Проведённое мною через несколько дней расследование завершило картину. Выйдя из нашего купе, Мишка пошёл навестить своего друга Васю. А в его купе он обнаружил девушку Свету, пьяного соседа Васю к себе не подпускавшую, на что Вася тихонько Мишке пожаловался. И, тогда, забывший усталость Мишка, начал обхаживать Свету, значит, с Нелей он расходовал энергию экономно. А Вася, увидев, что Мишка клеится к его соседке по купе, решил, что в таком случае, он имеет право на симметричные действия, и, не сказав ни слова – он вообще был в этот вечер немногословным, направился в наше купе. Света же, к счастью, Мишкиным чарам не поддалась, и тому пришлось возвращаться к «старой» любви, что и ограничило наше испытание Васей получасовым интервалом.
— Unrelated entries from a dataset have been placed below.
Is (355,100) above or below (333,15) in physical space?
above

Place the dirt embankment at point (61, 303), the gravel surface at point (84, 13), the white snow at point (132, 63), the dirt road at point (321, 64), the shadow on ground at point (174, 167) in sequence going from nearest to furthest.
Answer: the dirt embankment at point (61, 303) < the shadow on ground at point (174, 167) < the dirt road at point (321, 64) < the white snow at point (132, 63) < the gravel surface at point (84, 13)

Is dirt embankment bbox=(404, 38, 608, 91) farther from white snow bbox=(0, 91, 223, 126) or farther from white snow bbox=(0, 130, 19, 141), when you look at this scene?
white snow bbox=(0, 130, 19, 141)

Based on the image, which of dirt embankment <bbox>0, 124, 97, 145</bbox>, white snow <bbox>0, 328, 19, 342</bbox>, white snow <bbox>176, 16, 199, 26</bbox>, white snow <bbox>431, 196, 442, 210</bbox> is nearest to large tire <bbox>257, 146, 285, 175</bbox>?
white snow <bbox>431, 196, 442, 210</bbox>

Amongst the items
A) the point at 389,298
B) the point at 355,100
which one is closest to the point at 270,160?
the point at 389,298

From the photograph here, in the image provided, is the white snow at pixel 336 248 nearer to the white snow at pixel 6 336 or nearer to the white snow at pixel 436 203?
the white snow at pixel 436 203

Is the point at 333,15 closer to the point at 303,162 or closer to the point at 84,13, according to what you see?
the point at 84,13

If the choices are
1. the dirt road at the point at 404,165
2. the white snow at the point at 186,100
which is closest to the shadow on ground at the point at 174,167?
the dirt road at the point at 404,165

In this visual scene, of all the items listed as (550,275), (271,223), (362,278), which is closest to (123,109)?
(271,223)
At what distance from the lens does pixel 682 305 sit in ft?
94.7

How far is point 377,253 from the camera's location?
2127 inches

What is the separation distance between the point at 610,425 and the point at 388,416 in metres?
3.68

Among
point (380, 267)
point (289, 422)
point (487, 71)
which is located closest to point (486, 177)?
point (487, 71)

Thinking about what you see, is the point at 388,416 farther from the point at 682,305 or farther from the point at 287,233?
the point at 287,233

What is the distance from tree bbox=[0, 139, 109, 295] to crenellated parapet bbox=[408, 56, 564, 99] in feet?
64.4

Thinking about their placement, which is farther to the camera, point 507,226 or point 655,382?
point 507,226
На следующее утро Вася, похоже, ничего не помнил о ночных событиях, так как совершенно невозмутимо присоединился к коллективу нашего купе на прогулке по Львову. Зато удивил и развлёк нас внезапно возникшей то ли астральной, то ли телепатической связью со своим однофамильцем Петей из нашего отдела. Тот тоже был мастер поддать, но головы при этом не терял. И вот, идём мы впятером по Львову, и вдруг Вася останавливается и начинает пристально смотреть в направлении какого-то переулка, не обращая внимания на наши вопрошающие возгласы. Через минуту неожиданно из переулка появляется Петя, озирается, встречается глазами с Васей, и они, как сомнамбулы, начинают двигаться навстречу друг другу, а сблизившись метров до десяти, синхронно поворачиваются в новом направлении и удаляются от нас по сближающимся траекториям. Нам стало понятно, что стремятся они к какой-то пивнушке, но ещё было известно, что ни один из них города не знает.
Дальнейшая программа ничем особенным не запомнилась, разве что эпизодом, в котором я, пока мои друзья глазели на экспонаты в каком-то музее, задремал стоя, прислонившись к удачно подвернувшейся колонне. Что дало Мишке повод рассказывать всем сотрудникам об этом происшествии в качестве свидетельства моей глухоты к искусству и истории, приговаривая после каждых двух-трёх фраз с Райкинскими интонациями:
– В греческом зале! В греческом зале!
В последний вечер публика была подуставшей, запасы алкоголя оскудели, поэтому в вагоне было довольно тихо. Когда наше купе задвинуло дверь и притихло, забравшись на свои мягкие полки, из первого купе раздалось пение. Женское трио выводило жалостливые народные песни, услаждая наш слух до поздней ночи. Я пытался выделить голос Бардзиловской, но не преуспел в этом, видать из-за отсутствия музыкального слуха. Жаль, ведь он там точно присутствовал.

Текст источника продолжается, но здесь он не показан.